SELECTED EXCERPT -
== Segment start ==

Dahmer served his time at the Columbia Correctional Institution in Portage, Wisconsin, where he ultimately declared himself a born-again Christian. This conversion occurred after viewing evangelical material sent to him by his father. A local preacher, Roy Ratcliff, met with Dahmer and agreed to baptize him.

After attending a church service in the prison chapel, an inmate tried to slash Dahmer's throat with a razor blade. Dahmer escaped the incident with superficial wounds.

On November 28, 1994, Dahmer and another inmate named Jesse Anderson were beaten to death by fellow inmate Christopher Scarver with a bar from a weight machine while on work detail in the prison gym. Dahmer died from severe head trauma in the ambulance while en route to the hospital.


After the murders, the Oxford Apartments at 924 North 25th Street were demolished; the site is now a vacant lot. Plans to convert the site into a memorial garden failed to materialize.

Lionel Dahmer published a book in 1994, A Father's Story, and donated a portion of the proceeds from his book to the victims and their families. Most of the families showed support for Lionel Dahmer and his wife, Shari. He has retired and resides with his wife in Medina County, Ohio. He consults on the creation-evolution controversy occasionally, and his wife was a member of the board of the Medina County Ohio Horseman's Council. Both continue to carry the name Dahmer and say they love Jeffrey despite his crimes. Lionel Dahmer's first wife, Joyce (Flint), died of cancer in 2000 at the age of 64. She was later buried in Atlanta, Georgia. Dahmer's younger brother David changed his last name and lives in anonymity.

== Segment end ==

EXERCISE 1 -
In the Dahmer passage, copy word for word the stretch from "Dahmer served his" through "to baptize him.".
EXERCISE 2 -
According to the Dahmer passage, what did Lionel Dahmer do with part of the money from his book?

DATASET CONTENT -
== Segment start ==

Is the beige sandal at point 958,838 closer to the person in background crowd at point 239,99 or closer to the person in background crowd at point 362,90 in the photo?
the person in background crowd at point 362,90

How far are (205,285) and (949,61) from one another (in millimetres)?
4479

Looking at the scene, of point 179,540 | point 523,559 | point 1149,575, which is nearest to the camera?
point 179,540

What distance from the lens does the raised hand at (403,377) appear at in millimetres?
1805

== Segment end ==
== Segment start ==

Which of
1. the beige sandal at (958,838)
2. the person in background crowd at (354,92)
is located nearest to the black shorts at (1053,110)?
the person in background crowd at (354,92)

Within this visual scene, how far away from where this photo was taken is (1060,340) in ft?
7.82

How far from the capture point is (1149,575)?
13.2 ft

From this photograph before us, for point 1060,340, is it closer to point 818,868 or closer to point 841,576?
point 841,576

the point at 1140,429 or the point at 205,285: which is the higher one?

== Segment end ==
== Segment start ==

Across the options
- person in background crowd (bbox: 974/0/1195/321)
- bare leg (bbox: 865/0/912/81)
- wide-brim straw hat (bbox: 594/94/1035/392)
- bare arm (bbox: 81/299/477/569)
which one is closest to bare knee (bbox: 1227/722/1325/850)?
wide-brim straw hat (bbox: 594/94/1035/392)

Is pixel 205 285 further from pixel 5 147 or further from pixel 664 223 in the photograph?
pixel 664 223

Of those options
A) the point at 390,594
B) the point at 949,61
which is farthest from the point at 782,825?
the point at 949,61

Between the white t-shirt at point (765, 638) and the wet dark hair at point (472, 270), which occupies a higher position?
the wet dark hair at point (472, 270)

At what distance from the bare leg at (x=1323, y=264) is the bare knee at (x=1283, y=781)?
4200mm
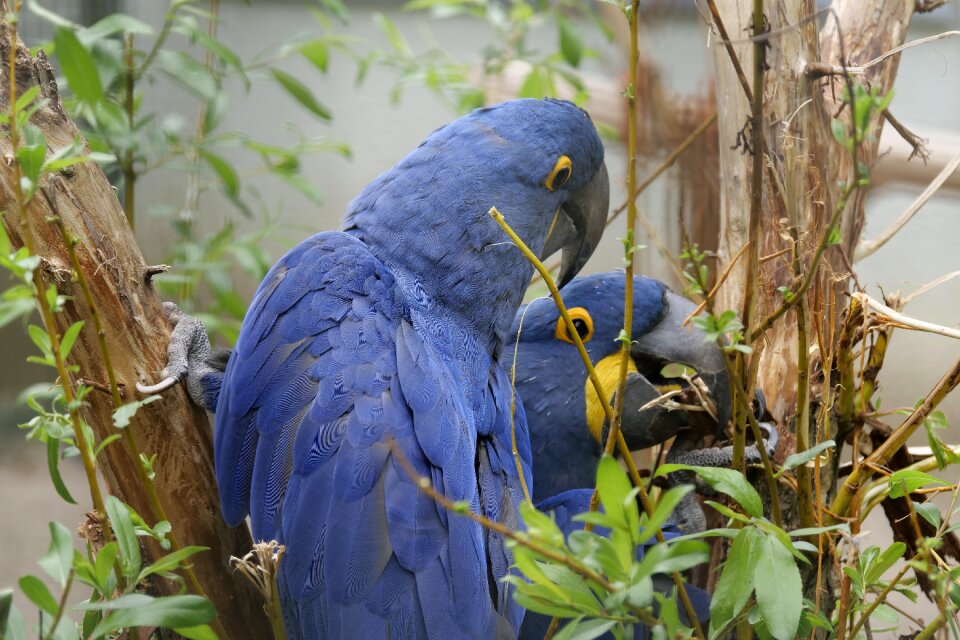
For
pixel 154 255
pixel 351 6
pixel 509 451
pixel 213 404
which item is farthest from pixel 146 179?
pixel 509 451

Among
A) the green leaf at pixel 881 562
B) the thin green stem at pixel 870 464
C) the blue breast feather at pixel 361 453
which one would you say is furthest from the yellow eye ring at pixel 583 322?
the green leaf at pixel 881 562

== Segment end ==

YOUR RESPONSE 1 -
Dahmer served his time at the Columbia Correctional Institution in Portage, Wisconsin, where he ultimately declared himself a born-again Christian. This conversion occurred after viewing evangelical material sent to him by his father. A local preacher, Roy Ratcliff, met with Dahmer and agreed to baptize him.

YOUR RESPONSE 2 -
He donated a portion of the proceeds to the victims and their families.